Figure 3: Multi-Coil R=8 track results: Selected results from the top 4 submissions in each track. The submissions are ordered from left to right based on the average of radiologists’ rankings. SSIM to the ground truth for this particular slice is displayed in the bottom-left corner of each image.

Figure 4 shows results for the Single-Coil R=4 track. Both of these cases were obtained from 3T systems (Siemens Magnetom Skyra).

Figure 4: Single-Coil R=4 track results: Selected results from the top 4 submissions for each track.

The SSIM scores of the challenge submissions are shown in Figure 5. As expected, there is a substantial difference in overall SSIM values between the multi-coil and the single-coil tracks.
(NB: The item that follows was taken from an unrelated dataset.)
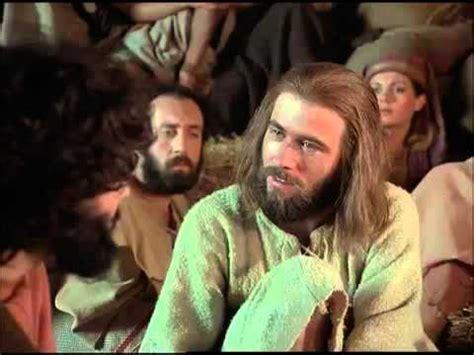 jesus film mandarin 耶穌的電影 taiwan version youtube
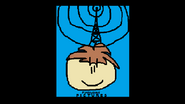 FinleyLand Pictures logo (2007-2014)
The average SSIM of all submissions was 0.924, 0.895 and 0.707 for the multi-coil R=4, multi-coil R=8 and single-coil R=4 tracks, respectively. Even the lowest-ranking multi-coil R=8 submission (SSIM=0.874) significantly outperformed the highest-ranking single-coil R=4 submission (SSIM=0.754).

Figure 5: SSIM scores of the challenge submissions for each track. As expected, there is a substantial difference in overall SSIM values between the multi-coil and the single-coil tracks.

Table 2 shows the average radiologist rankings as well as the overall SSIM, RMSE and PSNR values for the full challenge dataset for the top 4 submissions of each track. Figure 6 shows corresponding scatterplots after normalization of the scores (1 is best). In the case of multi-coil R=8, the highest ranked submission was also the one that had the highest SSIM, RMSE and PSNR values. For and single-coil R=4, only SSIM showed a similar trend as the radiologists scores, while the other two metrics showed almost opposite trends. For the multi-coil R=4 track, the top 4 submissions were very close together with all metrics. The differences in SSIM between the submissions were less than 1%.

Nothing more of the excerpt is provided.